Em carta a Lula, servidores da Abin pedem novo marco regulatório e distância de políticos

AMAZONAS

A União dos Profissionais de Inteligência de Estado da Abin (Intelis) encaminhou na noite de quarta-feira (31) uma carta ao presidente Lula (PT). A entidade pede uma reforma do sistema de inteligência brasileiro e um novo marco normativo para a função.

“O momento atual parece ter convencido a todos sobre o que já defendemos há anos: a Inteligência precisa ser reformada. Precisamos definir, na lei, nossas atribuições e ferramentas de trabalho. Não há agência de Inteligência que não execute ações sigilosas. A busca do dado negado e sua posterior análise, além da proteção dos ativos informacionais do país, compõem o cerne de nossa atividade. Porém, não podemos prescindir de controle efetivo”, diz a carta.

Os servidores pedem ainda “a criação de uma vara especial na Justiça” e um “controle ativo por parte do Congresso” e criticam o que consideram “reiteradas nomeações de pessoas que não possuem experiência na prática de Inteligência Nacional para posição de direção fragilizam a atividade”. “Para isso, também é necessário que a atividade seja conduzida por quem conhece seus meandros”, afirmam.

Nesse sentido, reiteram serem servidores de estado que precisam manter distância de políticos.

“As servidoras e servidores da Abin são discretos por dever de ofício. Um dos maiores dilemas enfrentados pelas agências de Inteligência de todo o mundo é justamente como dosar a proximidade entre seus dirigentes e os políticos a quem assessoram. A distância precisa ser na justa medida que permita a compreensão dos objetivos traçados para produzir uma assessoria efetiva, mas previna distorções de análise e de finalidade em prol de agendas políticas pessoais, como ocorreu em gestão passada. Somos servidores do Estado”.

A seguir, a íntegra da carta:

“Brasília, 31 de janeiro de 2024

Excelentíssimo Sr. Presidente Luiz Inácio Lula da Silva

As servidoras e servidores da Abin são discretos por dever de ofício. Um dos maiores dilemas enfrentados pelas agências de Inteligência de todo o mundo é justamente como dosar a proximidade entre seus dirigentes e os políticos a quem assessoram. A distância precisa ser na justa medida que permita a compreensão dos objetivos traçados para produzir uma assessoria efetiva, mas previna distorções de análise e de finalidade em prol de agendas políticas pessoais, como ocorreu em gestão passada.

Somos servidores do Estado.

O cuidado com que sempre lidamos com esse dilema fez com que não procurássemos nos aproximar do meio político por outras vias.
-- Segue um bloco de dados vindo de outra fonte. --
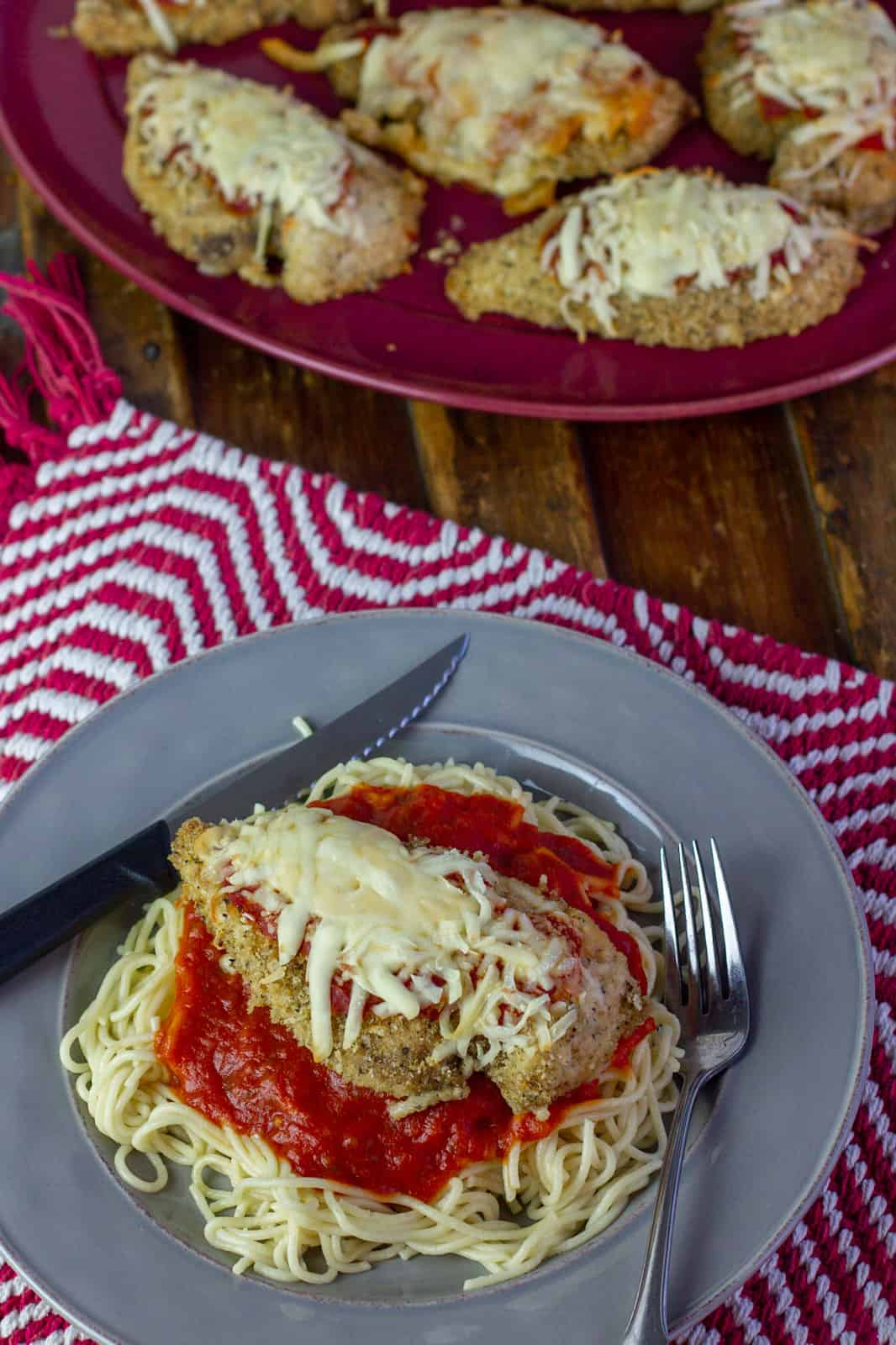 An over head picture of a plate of chicken parmesan next to a plate with more chicken.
Só contamos com o nosso trabalho para prestar contas e a maior parte dele tem caráter sigiloso.

Parte do nosso trabalho, porém, veio a público por meio da Lei de Acesso e da CPMI dos Atos Antidemocráticos de 8 de janeiro. As centenas de relatórios sobre a pandemia de Covid-19 elaborados por nossas servidoras e servidores foram tornados públicos e mostraram nosso compromisso com o método científico e com a verdade, ainda que desagradasse os tomadores de decisão na ocasião.

O relatório final da CPMI dos Atos democráticos constatou o que já sabíamos: nossos quadros têm compromisso inabalável com o Estado Democrático de Direito – cumprimos com nossa atribuição de informar, previamente, às autoridades de segurança sobre os riscos que nossa democracia corria. Esta não foi a única oportunidade em que reafirmamos esse compromisso.

Em julho de 2022, quando o processo eleitoral brasileiro era atacado pela mais alta autoridade do país, a INTELIS tornou pública sua defesa às instituições brasileiras e à democracia. Não tivemos medo de defender o regime que nos permitiu trabalhar na Atividade de Inteligência.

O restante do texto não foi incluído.